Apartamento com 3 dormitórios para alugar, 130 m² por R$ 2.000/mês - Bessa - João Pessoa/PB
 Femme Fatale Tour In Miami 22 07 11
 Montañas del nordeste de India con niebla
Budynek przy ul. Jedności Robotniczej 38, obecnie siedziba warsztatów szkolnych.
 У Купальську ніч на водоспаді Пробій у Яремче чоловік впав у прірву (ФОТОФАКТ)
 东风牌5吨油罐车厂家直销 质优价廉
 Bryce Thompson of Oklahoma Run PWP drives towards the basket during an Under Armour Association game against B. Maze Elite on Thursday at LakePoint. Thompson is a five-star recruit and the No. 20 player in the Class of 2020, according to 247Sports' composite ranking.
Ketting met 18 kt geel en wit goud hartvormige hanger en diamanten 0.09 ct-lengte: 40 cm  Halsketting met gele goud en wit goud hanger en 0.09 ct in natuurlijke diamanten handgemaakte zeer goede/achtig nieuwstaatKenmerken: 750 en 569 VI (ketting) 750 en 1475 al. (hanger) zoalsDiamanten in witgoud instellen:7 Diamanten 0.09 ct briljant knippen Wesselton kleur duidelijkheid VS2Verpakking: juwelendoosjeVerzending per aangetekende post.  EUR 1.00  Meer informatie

- Work order
What is needed is every line from the start of the entries through the line containing "Bryce Thompson of", returned word for word and nothing else.

- Expected answer
Apartamento com 3 dormitórios para alugar, 130 m² por R$ 2.000/mês - Bessa - João Pessoa/PB
 Femme Fatale Tour In Miami 22 07 11
 Montañas del nordeste de India con niebla
Budynek przy ul. Jedności Robotniczej 38, obecnie siedziba warsztatów szkolnych.
 У Купальську ніч на водоспаді Пробій у Яремче чоловік впав у прірву (ФОТОФАКТ)
 东风牌5吨油罐车厂家直销 质优价廉
 Bryce Thompson of Oklahoma Run PWP drives towards the basket during an Under Armour Association game against B. Maze Elite on Thursday at LakePoint. Thompson is a five-star recruit and the No. 20 player in the Class of 2020, according to 247Sports' composite ranking.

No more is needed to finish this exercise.